Source records:
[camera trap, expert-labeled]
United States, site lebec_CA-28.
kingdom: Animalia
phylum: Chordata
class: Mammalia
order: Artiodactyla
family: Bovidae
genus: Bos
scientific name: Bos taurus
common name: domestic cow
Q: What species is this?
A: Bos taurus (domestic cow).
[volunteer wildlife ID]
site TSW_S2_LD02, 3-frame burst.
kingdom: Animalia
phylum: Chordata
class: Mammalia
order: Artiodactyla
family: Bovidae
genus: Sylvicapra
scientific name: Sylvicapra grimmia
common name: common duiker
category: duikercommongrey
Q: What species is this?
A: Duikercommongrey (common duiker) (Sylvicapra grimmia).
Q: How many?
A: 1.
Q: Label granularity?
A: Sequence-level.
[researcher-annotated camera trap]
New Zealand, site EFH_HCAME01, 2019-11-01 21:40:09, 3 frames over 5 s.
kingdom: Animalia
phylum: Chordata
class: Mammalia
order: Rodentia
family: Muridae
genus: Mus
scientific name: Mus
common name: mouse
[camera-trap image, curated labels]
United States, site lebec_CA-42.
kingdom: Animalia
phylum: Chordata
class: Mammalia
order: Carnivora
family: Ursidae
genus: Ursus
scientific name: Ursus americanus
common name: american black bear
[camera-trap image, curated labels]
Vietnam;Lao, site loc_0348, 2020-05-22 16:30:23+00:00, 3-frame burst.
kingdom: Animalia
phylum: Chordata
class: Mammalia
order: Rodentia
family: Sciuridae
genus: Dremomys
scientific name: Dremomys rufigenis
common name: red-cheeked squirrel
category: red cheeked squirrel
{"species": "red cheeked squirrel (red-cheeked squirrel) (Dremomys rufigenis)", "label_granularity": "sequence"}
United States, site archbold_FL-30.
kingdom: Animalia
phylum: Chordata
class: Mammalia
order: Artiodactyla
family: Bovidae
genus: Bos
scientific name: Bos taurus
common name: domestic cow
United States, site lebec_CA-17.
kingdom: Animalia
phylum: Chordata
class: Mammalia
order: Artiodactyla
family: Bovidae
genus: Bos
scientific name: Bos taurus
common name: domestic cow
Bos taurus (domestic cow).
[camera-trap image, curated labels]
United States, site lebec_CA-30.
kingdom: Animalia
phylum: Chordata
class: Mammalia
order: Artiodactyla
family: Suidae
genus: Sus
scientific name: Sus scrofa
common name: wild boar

_Exercise requirements_
Write out every entry above exactly as given.

_Solution for this exercise_
[camera trap, expert-labeled]
United States, site lebec_CA-28.
kingdom: Animalia
phylum: Chordata
class: Mammalia
order: Artiodactyla
family: Bovidae
genus: Bos
scientific name: Bos taurus
common name: domestic cow
Q: What species is this?
A: Bos taurus (domestic cow).
[volunteer wildlife ID]
site TSW_S2_LD02, 3-frame burst.
kingdom: Animalia
phylum: Chordata
class: Mammalia
order: Artiodactyla
family: Bovidae
genus: Sylvicapra
scientific name: Sylvicapra grimmia
common name: common duiker
category: duikercommongrey
Q: What species is this?
A: Duikercommongrey (common duiker) (Sylvicapra grimmia).
Q: How many?
A: 1.
Q: Label granularity?
A: Sequence-level.
[researcher-annotated camera trap]
New Zealand, site EFH_HCAME01, 2019-11-01 21:40:09, 3 frames over 5 s.
kingdom: Animalia
phylum: Chordata
class: Mammalia
order: Rodentia
family: Muridae
genus: Mus
scientific name: Mus
common name: mouse
[camera-trap image, curated labels]
United States, site lebec_CA-42.
kingdom: Animalia
phylum: Chordata
class: Mammalia
order: Carnivora
family: Ursidae
genus: Ursus
scientific name: Ursus americanus
common name: american black bear
[camera-trap image, curated labels]
Vietnam;Lao, site loc_0348, 2020-05-22 16:30:23+00:00, 3-frame burst.
kingdom: Animalia
phylum: Chordata
class: Mammalia
order: Rodentia
family: Sciuridae
genus: Dremomys
scientific name: Dremomys rufigenis
common name: red-cheeked squirrel
category: red cheeked squirrel
{"species": "red cheeked squirrel (red-cheeked squirrel) (Dremomys rufigenis)", "label_granularity": "sequence"}
United States, site archbold_FL-30.
kingdom: Animalia
phylum: Chordata
class: Mammalia
order: Artiodactyla
family: Bovidae
genus: Bos
scientific name: Bos taurus
common name: domestic cow
United States, site lebec_CA-17.
kingdom: Animalia
phylum: Chordata
class: Mammalia
order: Artiodactyla
family: Bovidae
genus: Bos
scientific name: Bos taurus
common name: domestic cow
Bos taurus (domestic cow).
[camera-trap image, curated labels]
United States, site lebec_CA-30.
kingdom: Animalia
phylum: Chordata
class: Mammalia
order: Artiodactyla
family: Suidae
genus: Sus
scientific name: Sus scrofa
common name: wild boar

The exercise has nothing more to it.